Le chef du Hezbollah, Naim Qassem, ouvert à un sommet avec la Syrie


Principaux renseignements

  • Naim Qassem, le chef du Hezbollah, souhaite organiser un sommet officiel avec les autorités syriennes afin de garantir la stabilité mutuelle.
  • Le Hezbollah rejette les concessions diplomatiques actuelles du gouvernement libanais envers Israël.
  • Les pourparlers menés à Rome sous l’égide des États-Unis se concentrent sur le désarmement des milices dans un contexte de grave crise humanitaire.
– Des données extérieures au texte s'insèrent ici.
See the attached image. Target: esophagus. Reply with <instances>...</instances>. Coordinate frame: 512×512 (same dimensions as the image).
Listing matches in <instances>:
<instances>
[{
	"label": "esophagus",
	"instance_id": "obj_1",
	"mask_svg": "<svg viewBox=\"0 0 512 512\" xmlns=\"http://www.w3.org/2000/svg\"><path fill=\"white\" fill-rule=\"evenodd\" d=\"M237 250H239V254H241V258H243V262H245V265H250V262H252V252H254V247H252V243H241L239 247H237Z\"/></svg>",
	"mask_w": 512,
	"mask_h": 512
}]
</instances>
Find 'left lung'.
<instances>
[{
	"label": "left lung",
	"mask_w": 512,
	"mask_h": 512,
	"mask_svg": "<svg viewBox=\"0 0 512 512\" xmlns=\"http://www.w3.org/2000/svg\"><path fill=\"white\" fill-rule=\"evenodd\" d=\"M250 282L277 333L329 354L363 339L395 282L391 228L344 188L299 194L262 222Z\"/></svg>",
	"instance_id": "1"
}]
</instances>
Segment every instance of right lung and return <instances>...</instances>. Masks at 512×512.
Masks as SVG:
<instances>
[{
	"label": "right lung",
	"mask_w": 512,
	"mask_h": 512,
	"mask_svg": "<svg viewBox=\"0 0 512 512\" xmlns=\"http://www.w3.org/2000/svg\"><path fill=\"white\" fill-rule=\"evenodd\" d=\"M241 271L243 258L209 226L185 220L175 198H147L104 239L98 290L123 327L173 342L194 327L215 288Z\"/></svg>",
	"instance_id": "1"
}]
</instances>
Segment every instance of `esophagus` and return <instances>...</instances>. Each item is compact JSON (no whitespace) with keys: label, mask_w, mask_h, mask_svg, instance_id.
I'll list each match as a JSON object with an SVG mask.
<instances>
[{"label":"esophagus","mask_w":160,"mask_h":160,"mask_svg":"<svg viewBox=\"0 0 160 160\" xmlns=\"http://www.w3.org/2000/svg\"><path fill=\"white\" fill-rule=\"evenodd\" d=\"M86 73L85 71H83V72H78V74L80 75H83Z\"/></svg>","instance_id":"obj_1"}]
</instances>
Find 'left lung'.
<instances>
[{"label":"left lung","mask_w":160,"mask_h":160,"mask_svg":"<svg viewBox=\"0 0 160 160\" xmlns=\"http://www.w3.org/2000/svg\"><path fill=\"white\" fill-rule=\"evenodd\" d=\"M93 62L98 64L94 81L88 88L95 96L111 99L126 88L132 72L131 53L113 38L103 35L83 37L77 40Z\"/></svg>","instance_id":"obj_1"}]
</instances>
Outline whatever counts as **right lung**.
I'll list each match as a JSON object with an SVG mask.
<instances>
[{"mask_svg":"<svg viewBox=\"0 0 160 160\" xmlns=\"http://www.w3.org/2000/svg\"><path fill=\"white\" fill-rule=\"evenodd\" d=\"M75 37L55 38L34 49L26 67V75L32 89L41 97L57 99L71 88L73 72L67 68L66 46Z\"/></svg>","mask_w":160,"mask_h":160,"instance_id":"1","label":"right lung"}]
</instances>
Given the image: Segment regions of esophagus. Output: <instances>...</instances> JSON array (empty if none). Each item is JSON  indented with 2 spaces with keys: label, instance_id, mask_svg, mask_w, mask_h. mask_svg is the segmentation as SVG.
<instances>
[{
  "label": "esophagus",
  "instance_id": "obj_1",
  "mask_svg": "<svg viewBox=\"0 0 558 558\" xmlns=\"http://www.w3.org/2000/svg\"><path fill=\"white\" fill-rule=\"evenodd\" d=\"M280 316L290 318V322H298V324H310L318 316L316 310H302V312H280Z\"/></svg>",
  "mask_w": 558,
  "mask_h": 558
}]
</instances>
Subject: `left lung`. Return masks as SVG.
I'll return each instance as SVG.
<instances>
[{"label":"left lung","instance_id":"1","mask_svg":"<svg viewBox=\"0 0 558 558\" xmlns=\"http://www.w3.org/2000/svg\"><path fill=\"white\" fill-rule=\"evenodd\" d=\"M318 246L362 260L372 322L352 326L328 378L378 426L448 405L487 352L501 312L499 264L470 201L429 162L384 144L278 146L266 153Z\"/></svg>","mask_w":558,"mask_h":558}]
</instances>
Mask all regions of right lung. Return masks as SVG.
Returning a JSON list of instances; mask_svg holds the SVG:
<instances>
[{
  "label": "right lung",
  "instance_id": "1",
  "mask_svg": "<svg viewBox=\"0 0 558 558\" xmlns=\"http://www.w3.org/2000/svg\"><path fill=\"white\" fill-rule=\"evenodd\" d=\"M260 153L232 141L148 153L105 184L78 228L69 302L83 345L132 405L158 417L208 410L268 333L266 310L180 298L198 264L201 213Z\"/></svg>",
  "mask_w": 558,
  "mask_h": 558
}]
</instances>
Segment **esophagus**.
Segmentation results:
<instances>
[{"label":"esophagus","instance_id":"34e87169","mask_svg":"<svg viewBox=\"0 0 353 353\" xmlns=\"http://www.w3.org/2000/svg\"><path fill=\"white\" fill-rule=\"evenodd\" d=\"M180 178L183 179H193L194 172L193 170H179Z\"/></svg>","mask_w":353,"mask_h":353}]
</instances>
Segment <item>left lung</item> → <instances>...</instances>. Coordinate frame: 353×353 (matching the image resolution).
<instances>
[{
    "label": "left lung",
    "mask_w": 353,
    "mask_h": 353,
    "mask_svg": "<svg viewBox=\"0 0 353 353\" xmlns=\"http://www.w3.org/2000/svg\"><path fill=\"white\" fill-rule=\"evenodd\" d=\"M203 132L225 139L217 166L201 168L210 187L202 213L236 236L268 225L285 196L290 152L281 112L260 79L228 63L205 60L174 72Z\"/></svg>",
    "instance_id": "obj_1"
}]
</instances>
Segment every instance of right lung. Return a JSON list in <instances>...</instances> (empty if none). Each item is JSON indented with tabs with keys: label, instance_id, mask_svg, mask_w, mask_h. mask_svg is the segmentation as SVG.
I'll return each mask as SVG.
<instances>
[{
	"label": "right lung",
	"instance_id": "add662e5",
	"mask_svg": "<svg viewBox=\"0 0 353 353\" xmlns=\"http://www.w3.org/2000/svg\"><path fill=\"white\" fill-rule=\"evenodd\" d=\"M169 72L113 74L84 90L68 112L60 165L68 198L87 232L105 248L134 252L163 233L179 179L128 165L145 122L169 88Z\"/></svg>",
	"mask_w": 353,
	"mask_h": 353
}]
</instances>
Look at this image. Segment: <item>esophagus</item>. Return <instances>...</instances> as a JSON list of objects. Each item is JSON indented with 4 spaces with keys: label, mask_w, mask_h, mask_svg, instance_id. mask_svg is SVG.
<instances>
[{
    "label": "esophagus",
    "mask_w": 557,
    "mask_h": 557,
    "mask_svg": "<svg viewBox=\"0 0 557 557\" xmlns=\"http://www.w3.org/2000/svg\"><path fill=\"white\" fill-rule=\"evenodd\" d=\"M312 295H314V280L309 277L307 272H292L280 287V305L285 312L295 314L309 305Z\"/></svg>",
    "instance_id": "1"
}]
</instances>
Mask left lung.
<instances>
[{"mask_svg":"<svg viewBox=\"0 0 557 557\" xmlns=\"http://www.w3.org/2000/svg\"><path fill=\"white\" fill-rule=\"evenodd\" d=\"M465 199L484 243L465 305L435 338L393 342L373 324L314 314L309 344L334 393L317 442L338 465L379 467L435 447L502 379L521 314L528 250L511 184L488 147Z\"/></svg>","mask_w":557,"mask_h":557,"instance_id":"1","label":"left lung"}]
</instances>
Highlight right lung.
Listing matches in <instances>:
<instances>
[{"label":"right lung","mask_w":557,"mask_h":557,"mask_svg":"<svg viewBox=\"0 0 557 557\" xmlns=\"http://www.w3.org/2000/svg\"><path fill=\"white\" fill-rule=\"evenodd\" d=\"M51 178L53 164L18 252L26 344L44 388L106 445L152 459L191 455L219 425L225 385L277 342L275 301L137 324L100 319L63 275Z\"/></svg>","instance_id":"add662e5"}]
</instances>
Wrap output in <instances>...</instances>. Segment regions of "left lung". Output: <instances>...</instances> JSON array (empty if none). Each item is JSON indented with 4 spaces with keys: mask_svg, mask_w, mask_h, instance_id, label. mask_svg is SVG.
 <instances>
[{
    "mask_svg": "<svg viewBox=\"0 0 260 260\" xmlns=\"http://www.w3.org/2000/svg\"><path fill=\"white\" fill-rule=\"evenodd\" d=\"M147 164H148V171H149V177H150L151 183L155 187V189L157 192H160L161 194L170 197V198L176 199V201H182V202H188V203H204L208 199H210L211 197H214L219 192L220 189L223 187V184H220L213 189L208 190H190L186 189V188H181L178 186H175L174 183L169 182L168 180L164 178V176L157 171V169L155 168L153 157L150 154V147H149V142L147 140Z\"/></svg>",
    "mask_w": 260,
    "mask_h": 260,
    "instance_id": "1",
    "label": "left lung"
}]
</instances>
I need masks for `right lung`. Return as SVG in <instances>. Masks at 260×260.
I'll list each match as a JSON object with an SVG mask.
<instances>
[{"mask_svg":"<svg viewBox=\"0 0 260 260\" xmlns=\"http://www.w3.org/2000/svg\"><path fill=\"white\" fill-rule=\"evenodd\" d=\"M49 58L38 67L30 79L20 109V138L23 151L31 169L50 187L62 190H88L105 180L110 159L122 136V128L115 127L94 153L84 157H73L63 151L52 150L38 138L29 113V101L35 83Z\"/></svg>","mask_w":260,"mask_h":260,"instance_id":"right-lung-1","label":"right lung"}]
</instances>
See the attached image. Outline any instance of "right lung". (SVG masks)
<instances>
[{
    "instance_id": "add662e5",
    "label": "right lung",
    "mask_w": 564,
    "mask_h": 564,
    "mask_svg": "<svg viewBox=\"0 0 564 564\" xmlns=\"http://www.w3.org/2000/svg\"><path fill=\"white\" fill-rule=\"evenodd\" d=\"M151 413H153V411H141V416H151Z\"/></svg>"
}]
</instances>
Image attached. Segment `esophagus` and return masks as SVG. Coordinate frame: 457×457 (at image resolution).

Naim Qassem, le chef du Hezbollah, a récemment indiqué qu’il était prêt à organiser un sommet officiel avec les autorités syriennes lorsque le moment serait opportun. S’exprimant sur la chaîne de télévision al-Mayadeen, Qassem a affirmé qu’il n’existait actuellement aucun obstacle à une telle rencontre publique.

Stabilité mutuelle

Soulignant l’interdépendance des deux pays voisins, Qassem a fait valoir que la stabilité mutuelle entre le Liban et la Syrie est essentielle à la sécurité des deux États.

Cette ouverture à la diplomatie s’inscrit dans la lignée des déclarations précédentes du président syrien Ahmad al-Sharaa en juin, qui avait indiqué que son gouvernement serait disposé à négocier avec le Hezbollah à condition que ces interactions servent les intérêts nationaux des deux pays.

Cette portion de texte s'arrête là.